There is a deep connection between planning and inference, and over the last decade, multiple researchers have introduced explicit reductions showing how stochastic planning can be solved using probabilistic inference with applications in robotics, scheduling, and environmental problems. However, heuristic methods and search are still the best-performing approaches for planning in large combinatorial state and action spaces. My co-authors and I take a new approach in our paper, “From Stochastic Planning to Marginal MAP” (authors: Hao Cui, Radu Marinescu, Roni Khardon), at the 2018 Conference on Neural Information Processing Systems (NeurIPS) by showing how ideas from planning can be used for inference.
We developed the Algebraic Gradient-based Solver (AGS), a novel solver for approximate marginal MAP inference. The algorithm builds an approximate algebraic computation graph capturing marginals of state and reward variables under independence assumptions. It then uses automatic differentiation and gradient-based search to optimize action choice. Our analysis shows that the value computed by AGS computation graph is identical to the solution of Belief Propagation (BP) when conditioned on actions. This provides an explicit connection between heuristic planning algorithms and approximate inference.
More specifically, we revisit the connection between stochastic planning and probabilistic inference. We propose for the first time to use an efficient heuristic algorithm which was designed originally for solving planning problems to tackle a central inference task for probabilistic graphical models, namely the marginal maximum a posteriori probability (MMAP) task.
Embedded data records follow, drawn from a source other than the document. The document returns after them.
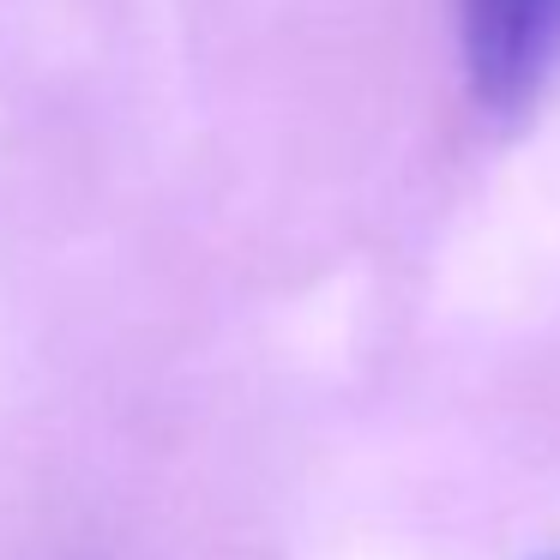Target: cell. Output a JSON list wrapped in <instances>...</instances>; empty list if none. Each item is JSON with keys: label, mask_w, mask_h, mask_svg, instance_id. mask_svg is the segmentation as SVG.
Segmentation results:
<instances>
[{"label": "cell", "mask_w": 560, "mask_h": 560, "mask_svg": "<svg viewBox=\"0 0 560 560\" xmlns=\"http://www.w3.org/2000/svg\"><path fill=\"white\" fill-rule=\"evenodd\" d=\"M458 31L488 109H524L560 67V0H458Z\"/></svg>", "instance_id": "cell-1"}, {"label": "cell", "mask_w": 560, "mask_h": 560, "mask_svg": "<svg viewBox=\"0 0 560 560\" xmlns=\"http://www.w3.org/2000/svg\"><path fill=\"white\" fill-rule=\"evenodd\" d=\"M555 560H560V555H555Z\"/></svg>", "instance_id": "cell-2"}]
</instances>
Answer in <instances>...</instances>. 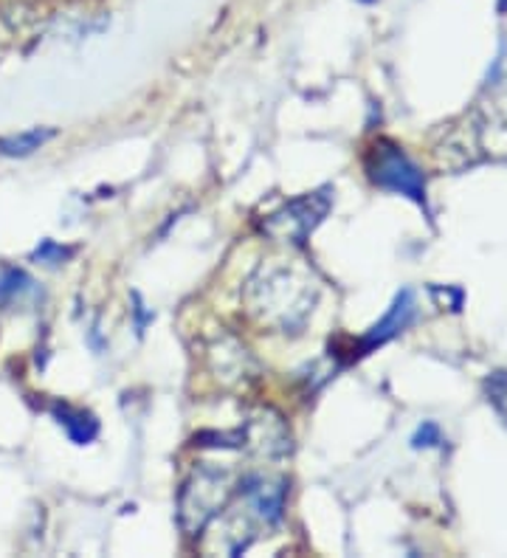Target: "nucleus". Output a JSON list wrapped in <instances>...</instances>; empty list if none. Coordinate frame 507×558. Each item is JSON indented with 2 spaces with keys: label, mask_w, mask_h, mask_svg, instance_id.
<instances>
[{
  "label": "nucleus",
  "mask_w": 507,
  "mask_h": 558,
  "mask_svg": "<svg viewBox=\"0 0 507 558\" xmlns=\"http://www.w3.org/2000/svg\"><path fill=\"white\" fill-rule=\"evenodd\" d=\"M370 178L372 184H378L381 190L398 192V195L412 198L414 204L426 206V178L414 167L412 158L400 150L398 144H375L370 158Z\"/></svg>",
  "instance_id": "20e7f679"
},
{
  "label": "nucleus",
  "mask_w": 507,
  "mask_h": 558,
  "mask_svg": "<svg viewBox=\"0 0 507 558\" xmlns=\"http://www.w3.org/2000/svg\"><path fill=\"white\" fill-rule=\"evenodd\" d=\"M32 288L34 282L26 274L17 271V268H9V271H3V277H0V305H12L14 300H21L23 293H28Z\"/></svg>",
  "instance_id": "6e6552de"
},
{
  "label": "nucleus",
  "mask_w": 507,
  "mask_h": 558,
  "mask_svg": "<svg viewBox=\"0 0 507 558\" xmlns=\"http://www.w3.org/2000/svg\"><path fill=\"white\" fill-rule=\"evenodd\" d=\"M51 136H55V130H28V133H21V136L3 138L0 153L3 156H28V153L40 150Z\"/></svg>",
  "instance_id": "0eeeda50"
},
{
  "label": "nucleus",
  "mask_w": 507,
  "mask_h": 558,
  "mask_svg": "<svg viewBox=\"0 0 507 558\" xmlns=\"http://www.w3.org/2000/svg\"><path fill=\"white\" fill-rule=\"evenodd\" d=\"M412 316H414L412 291H400L398 296H395L393 307H389V314H386L378 325L370 327V333L361 339V353H370V350L381 348V344H386L389 339H395L400 330H406V327H409Z\"/></svg>",
  "instance_id": "39448f33"
},
{
  "label": "nucleus",
  "mask_w": 507,
  "mask_h": 558,
  "mask_svg": "<svg viewBox=\"0 0 507 558\" xmlns=\"http://www.w3.org/2000/svg\"><path fill=\"white\" fill-rule=\"evenodd\" d=\"M361 3H375V0H361Z\"/></svg>",
  "instance_id": "f8f14e48"
},
{
  "label": "nucleus",
  "mask_w": 507,
  "mask_h": 558,
  "mask_svg": "<svg viewBox=\"0 0 507 558\" xmlns=\"http://www.w3.org/2000/svg\"><path fill=\"white\" fill-rule=\"evenodd\" d=\"M327 211H330V190L307 192L302 198L291 201L279 211L268 215V220L263 223V232L268 238L279 240V243L302 245L304 240L311 238L313 229L327 218Z\"/></svg>",
  "instance_id": "7ed1b4c3"
},
{
  "label": "nucleus",
  "mask_w": 507,
  "mask_h": 558,
  "mask_svg": "<svg viewBox=\"0 0 507 558\" xmlns=\"http://www.w3.org/2000/svg\"><path fill=\"white\" fill-rule=\"evenodd\" d=\"M439 442H443V435H439L437 423H432V421L423 423V426H420L412 437L414 449H432V446H439Z\"/></svg>",
  "instance_id": "9d476101"
},
{
  "label": "nucleus",
  "mask_w": 507,
  "mask_h": 558,
  "mask_svg": "<svg viewBox=\"0 0 507 558\" xmlns=\"http://www.w3.org/2000/svg\"><path fill=\"white\" fill-rule=\"evenodd\" d=\"M502 9H507V0H502Z\"/></svg>",
  "instance_id": "9b49d317"
},
{
  "label": "nucleus",
  "mask_w": 507,
  "mask_h": 558,
  "mask_svg": "<svg viewBox=\"0 0 507 558\" xmlns=\"http://www.w3.org/2000/svg\"><path fill=\"white\" fill-rule=\"evenodd\" d=\"M229 499V474L220 469H197L181 490V527L190 536L201 533Z\"/></svg>",
  "instance_id": "f03ea898"
},
{
  "label": "nucleus",
  "mask_w": 507,
  "mask_h": 558,
  "mask_svg": "<svg viewBox=\"0 0 507 558\" xmlns=\"http://www.w3.org/2000/svg\"><path fill=\"white\" fill-rule=\"evenodd\" d=\"M51 415L57 417V423H60L62 429H65V435L71 437L76 446H88V442H94L96 435H99V423H96V417L90 415V412H85V409H74L68 407V403H55V407H51Z\"/></svg>",
  "instance_id": "423d86ee"
},
{
  "label": "nucleus",
  "mask_w": 507,
  "mask_h": 558,
  "mask_svg": "<svg viewBox=\"0 0 507 558\" xmlns=\"http://www.w3.org/2000/svg\"><path fill=\"white\" fill-rule=\"evenodd\" d=\"M71 248H62L60 243H55V240H43L40 245H37V252L32 254L34 259H40L43 266H60V263H65L68 257H71Z\"/></svg>",
  "instance_id": "1a4fd4ad"
},
{
  "label": "nucleus",
  "mask_w": 507,
  "mask_h": 558,
  "mask_svg": "<svg viewBox=\"0 0 507 558\" xmlns=\"http://www.w3.org/2000/svg\"><path fill=\"white\" fill-rule=\"evenodd\" d=\"M316 282L307 271L293 266L263 268L249 286V307L263 325L293 330L316 305Z\"/></svg>",
  "instance_id": "f257e3e1"
}]
</instances>
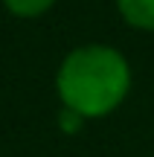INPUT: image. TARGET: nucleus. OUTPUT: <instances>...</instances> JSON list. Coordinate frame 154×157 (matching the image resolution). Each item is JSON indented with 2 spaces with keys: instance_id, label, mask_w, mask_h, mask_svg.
Returning a JSON list of instances; mask_svg holds the SVG:
<instances>
[{
  "instance_id": "obj_1",
  "label": "nucleus",
  "mask_w": 154,
  "mask_h": 157,
  "mask_svg": "<svg viewBox=\"0 0 154 157\" xmlns=\"http://www.w3.org/2000/svg\"><path fill=\"white\" fill-rule=\"evenodd\" d=\"M61 105L93 119L116 111L131 90V67L125 56L105 44H87L67 52L55 76Z\"/></svg>"
},
{
  "instance_id": "obj_2",
  "label": "nucleus",
  "mask_w": 154,
  "mask_h": 157,
  "mask_svg": "<svg viewBox=\"0 0 154 157\" xmlns=\"http://www.w3.org/2000/svg\"><path fill=\"white\" fill-rule=\"evenodd\" d=\"M122 21L131 23L134 29H154V0H116Z\"/></svg>"
},
{
  "instance_id": "obj_3",
  "label": "nucleus",
  "mask_w": 154,
  "mask_h": 157,
  "mask_svg": "<svg viewBox=\"0 0 154 157\" xmlns=\"http://www.w3.org/2000/svg\"><path fill=\"white\" fill-rule=\"evenodd\" d=\"M52 3L55 0H3V6L12 12L15 17H41L44 12L52 9Z\"/></svg>"
}]
</instances>
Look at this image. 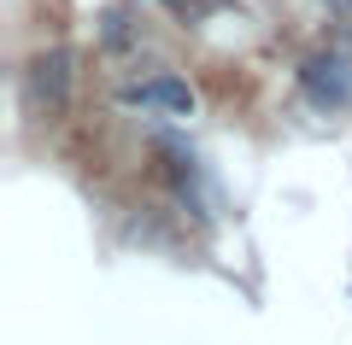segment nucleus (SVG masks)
<instances>
[{"label":"nucleus","mask_w":352,"mask_h":345,"mask_svg":"<svg viewBox=\"0 0 352 345\" xmlns=\"http://www.w3.org/2000/svg\"><path fill=\"white\" fill-rule=\"evenodd\" d=\"M124 99H129V106H164V111H182V117L194 111V94L176 82V76H159V82H129Z\"/></svg>","instance_id":"obj_2"},{"label":"nucleus","mask_w":352,"mask_h":345,"mask_svg":"<svg viewBox=\"0 0 352 345\" xmlns=\"http://www.w3.org/2000/svg\"><path fill=\"white\" fill-rule=\"evenodd\" d=\"M71 47H47V53H36L30 59V71H24V82H30V99H36L41 111H65L71 106Z\"/></svg>","instance_id":"obj_1"},{"label":"nucleus","mask_w":352,"mask_h":345,"mask_svg":"<svg viewBox=\"0 0 352 345\" xmlns=\"http://www.w3.org/2000/svg\"><path fill=\"white\" fill-rule=\"evenodd\" d=\"M305 88H311L323 106H329V99H335V106H346V76H340L335 59H311V64H305Z\"/></svg>","instance_id":"obj_3"},{"label":"nucleus","mask_w":352,"mask_h":345,"mask_svg":"<svg viewBox=\"0 0 352 345\" xmlns=\"http://www.w3.org/2000/svg\"><path fill=\"white\" fill-rule=\"evenodd\" d=\"M106 41H112V47H129V41H135V29H129L124 6H112V12H106Z\"/></svg>","instance_id":"obj_4"}]
</instances>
Probabilistic graphical models such as Bayesian networks or Markov networks provide a very powerful framework for reasoning about conditional dependency structures over many variables. For such models, the MMAP inference query is a particularly difficult yet important task, corresponding to finding the most probable configuration (or maximizing the probability) over a subset of variables, called MAP variables, after marginalizing (or summing over) the remainder of the model.
MMAP inference arises in many situations, especially in diagnosis and planning tasks, in which the most natural specification of the model contains many variables whose values we do not care about predicting, but which create interdependence among the variables of interest. For example, in a model-based diagnosis task, given observations, we seek to optimize over a subset of diagnosis variables representing potentially failing components in a system.
For illustration, consider the Bayesian network shown in Figure 1, which depicts a simple diagnosis problem for a computing system. The model captures direct causal dependencies between six random variables used to describe this problem. Specifically, a System Crash may be caused by a Hardware Failure, an OS Failure, or the presence of Malware in the system. Similarly, a Power Failure could be common cause for Hardware and OS Failure, and Stormy Weather may cause the Power Failure. A possible MMAP query would be to compute the most likely configuration of Hardware and OS Failures, given that we observe Stormy Weather, regardless of the state of the other variables (Malware, System Crash, or Power Failure).
Figure 1. A simple Bayesian network for a system diagnosis task.
Stochastic planning frameworks such as Markov decision processes are widely used to model and solve planning tasks under conditions of uncertainty. Finite horizon planning can be captured using a dynamic Bayesian network (DBN) where state and action variables at each time step are represented explicitly and the conditional probability distributions of variables are given by the transition probabilities. In off-line planning, the task is to compute a policy that optimizes the long-term reward. In contrast, in on-line planning we are given a fixed limited time t per step and cannot compute a policy in advance. Instead, given the current state, the algorithm must decide on the next action within time t. Then the action is performed, a transition and reward are observed and the algorithm is presented with the next state. This process repeats and the long-term performance of the algorithm is evaluated.
For illustration, consider Figure 2, which shows the DBN corresponding to a hypothetical planning problem, where the orange nodes represent the action variables, the blue nodes denote the state variables, and the green node denotes the cumulative reward that must be maximized. Therefore, computing the optimal policy of the planning problem is equivalent to solving a MMAP query over the DBN, where we maximize over the action variables and marginalize out the state variables.
Figure 2. A dynamic Bayesian network (DBN) for stochastic planning.
Our experimental evaluation of difficult MMAP problem instances shows conclusively that the AGS scheme improves over the anytime performance of state-of-the-art algorithms on MMAP problems with hard summation sub-problems, sometimes by up to one order of magnitude. We believe that these connections between planning and inference can be further explored to yield improvements in both fields.